### STATED PROBLEM
Copy everything from the line containing "At what distance from the viewpoint" down to the end of the entries, changing "red baseball cap" to "navy baseball cap" and leaving the rest as it is.

+===+

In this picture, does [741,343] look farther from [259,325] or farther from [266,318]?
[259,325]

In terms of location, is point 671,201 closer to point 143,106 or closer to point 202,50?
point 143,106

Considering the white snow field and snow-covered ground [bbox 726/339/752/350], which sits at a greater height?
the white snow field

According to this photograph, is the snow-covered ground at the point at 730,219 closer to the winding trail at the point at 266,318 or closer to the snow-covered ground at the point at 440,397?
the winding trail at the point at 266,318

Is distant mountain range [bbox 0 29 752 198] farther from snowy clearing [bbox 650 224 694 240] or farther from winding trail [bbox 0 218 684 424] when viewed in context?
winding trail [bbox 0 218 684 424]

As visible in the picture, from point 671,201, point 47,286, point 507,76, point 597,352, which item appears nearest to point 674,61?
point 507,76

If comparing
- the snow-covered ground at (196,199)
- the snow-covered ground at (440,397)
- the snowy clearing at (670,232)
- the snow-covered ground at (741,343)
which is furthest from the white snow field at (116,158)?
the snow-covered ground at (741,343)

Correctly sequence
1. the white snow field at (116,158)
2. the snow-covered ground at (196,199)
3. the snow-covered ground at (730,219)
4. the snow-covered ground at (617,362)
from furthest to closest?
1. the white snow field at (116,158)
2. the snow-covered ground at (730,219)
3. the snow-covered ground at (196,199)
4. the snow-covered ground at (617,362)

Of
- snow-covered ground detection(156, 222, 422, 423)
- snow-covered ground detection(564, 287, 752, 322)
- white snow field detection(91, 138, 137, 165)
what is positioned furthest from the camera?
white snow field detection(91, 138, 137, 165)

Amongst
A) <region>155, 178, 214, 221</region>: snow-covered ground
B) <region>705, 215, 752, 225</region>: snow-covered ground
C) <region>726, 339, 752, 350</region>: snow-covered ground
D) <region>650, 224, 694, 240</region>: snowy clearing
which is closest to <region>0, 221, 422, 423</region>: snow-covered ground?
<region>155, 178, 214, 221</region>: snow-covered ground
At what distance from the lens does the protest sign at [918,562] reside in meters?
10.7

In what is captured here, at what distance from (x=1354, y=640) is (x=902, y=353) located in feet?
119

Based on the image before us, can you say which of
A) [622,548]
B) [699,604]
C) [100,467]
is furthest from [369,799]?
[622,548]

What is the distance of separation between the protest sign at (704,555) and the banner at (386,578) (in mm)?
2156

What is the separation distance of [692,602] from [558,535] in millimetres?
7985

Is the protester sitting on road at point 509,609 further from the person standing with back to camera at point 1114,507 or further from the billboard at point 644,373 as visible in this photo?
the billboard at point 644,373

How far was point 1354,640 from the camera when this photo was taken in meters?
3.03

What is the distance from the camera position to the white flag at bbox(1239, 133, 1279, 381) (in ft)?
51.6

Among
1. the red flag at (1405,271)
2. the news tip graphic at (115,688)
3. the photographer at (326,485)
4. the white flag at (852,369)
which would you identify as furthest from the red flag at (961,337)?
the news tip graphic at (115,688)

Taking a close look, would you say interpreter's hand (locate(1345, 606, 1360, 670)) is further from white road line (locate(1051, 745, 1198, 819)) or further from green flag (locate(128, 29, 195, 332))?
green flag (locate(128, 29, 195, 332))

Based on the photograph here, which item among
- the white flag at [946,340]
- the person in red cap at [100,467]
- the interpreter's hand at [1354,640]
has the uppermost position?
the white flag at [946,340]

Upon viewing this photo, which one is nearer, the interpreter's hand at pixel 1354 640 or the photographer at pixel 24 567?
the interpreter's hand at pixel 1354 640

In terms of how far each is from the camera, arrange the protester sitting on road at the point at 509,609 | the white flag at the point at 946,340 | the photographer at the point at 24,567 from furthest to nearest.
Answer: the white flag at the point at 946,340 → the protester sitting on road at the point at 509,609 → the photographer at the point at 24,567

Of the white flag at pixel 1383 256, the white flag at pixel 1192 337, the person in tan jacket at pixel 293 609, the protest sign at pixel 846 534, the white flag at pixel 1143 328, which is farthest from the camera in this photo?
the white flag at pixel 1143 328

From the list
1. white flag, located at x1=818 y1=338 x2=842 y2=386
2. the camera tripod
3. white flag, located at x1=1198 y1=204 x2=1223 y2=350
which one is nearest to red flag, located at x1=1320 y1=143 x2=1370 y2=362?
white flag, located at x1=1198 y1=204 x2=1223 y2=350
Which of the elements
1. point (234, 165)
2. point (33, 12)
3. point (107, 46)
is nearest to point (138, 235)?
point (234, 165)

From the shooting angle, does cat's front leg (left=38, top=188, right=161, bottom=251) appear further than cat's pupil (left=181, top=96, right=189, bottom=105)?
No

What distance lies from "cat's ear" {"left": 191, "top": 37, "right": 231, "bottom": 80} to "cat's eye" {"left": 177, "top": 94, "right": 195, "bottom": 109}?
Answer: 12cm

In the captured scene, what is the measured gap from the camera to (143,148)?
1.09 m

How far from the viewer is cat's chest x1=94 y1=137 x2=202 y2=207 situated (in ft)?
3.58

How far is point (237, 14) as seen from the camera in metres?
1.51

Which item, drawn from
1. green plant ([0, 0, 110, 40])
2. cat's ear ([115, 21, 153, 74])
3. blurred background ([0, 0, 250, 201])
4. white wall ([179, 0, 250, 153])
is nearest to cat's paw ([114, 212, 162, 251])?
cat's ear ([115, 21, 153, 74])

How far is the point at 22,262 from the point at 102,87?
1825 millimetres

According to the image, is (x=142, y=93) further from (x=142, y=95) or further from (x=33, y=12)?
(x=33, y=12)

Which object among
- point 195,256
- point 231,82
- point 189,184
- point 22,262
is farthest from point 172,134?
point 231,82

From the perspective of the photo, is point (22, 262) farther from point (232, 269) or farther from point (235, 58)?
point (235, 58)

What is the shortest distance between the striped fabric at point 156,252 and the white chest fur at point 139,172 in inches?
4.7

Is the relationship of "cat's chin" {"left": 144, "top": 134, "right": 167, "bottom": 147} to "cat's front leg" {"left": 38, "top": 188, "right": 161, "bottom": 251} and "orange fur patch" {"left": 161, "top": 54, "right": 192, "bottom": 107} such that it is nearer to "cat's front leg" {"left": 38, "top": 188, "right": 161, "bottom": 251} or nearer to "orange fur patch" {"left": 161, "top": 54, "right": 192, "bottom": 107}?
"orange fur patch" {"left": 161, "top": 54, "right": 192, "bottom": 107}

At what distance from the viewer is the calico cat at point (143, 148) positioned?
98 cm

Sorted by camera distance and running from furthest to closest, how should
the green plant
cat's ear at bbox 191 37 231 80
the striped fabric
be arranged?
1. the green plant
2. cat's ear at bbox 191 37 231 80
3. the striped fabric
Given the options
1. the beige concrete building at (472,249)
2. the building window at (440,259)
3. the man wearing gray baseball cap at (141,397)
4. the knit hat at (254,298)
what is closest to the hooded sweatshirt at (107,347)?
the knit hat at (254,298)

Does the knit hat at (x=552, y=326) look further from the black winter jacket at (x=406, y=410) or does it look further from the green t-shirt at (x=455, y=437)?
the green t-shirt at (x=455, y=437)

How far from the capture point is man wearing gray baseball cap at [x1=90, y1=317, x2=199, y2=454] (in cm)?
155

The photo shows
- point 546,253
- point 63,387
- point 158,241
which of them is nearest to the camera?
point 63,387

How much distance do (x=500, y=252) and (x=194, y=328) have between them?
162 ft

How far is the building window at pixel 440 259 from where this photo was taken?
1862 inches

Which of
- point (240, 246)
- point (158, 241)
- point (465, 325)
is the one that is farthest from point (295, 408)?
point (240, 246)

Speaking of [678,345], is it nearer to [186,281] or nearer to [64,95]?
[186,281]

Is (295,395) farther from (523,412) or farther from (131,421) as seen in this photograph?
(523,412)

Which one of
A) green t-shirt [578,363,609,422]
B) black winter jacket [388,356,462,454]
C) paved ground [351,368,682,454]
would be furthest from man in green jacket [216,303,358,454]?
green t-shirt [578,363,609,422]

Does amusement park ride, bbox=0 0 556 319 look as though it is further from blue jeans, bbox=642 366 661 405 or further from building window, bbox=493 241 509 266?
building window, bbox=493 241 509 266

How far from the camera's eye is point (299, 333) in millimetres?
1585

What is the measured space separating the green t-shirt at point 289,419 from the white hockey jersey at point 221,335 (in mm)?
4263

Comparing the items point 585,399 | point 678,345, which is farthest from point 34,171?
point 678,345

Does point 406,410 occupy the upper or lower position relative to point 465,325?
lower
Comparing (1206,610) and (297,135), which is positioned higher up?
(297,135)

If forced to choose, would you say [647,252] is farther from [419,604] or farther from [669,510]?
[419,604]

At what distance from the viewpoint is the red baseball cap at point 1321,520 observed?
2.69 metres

+===+

### OUTPUT BELOW
At what distance from the viewpoint is the navy baseball cap at point 1321,520 observed?
2.69 metres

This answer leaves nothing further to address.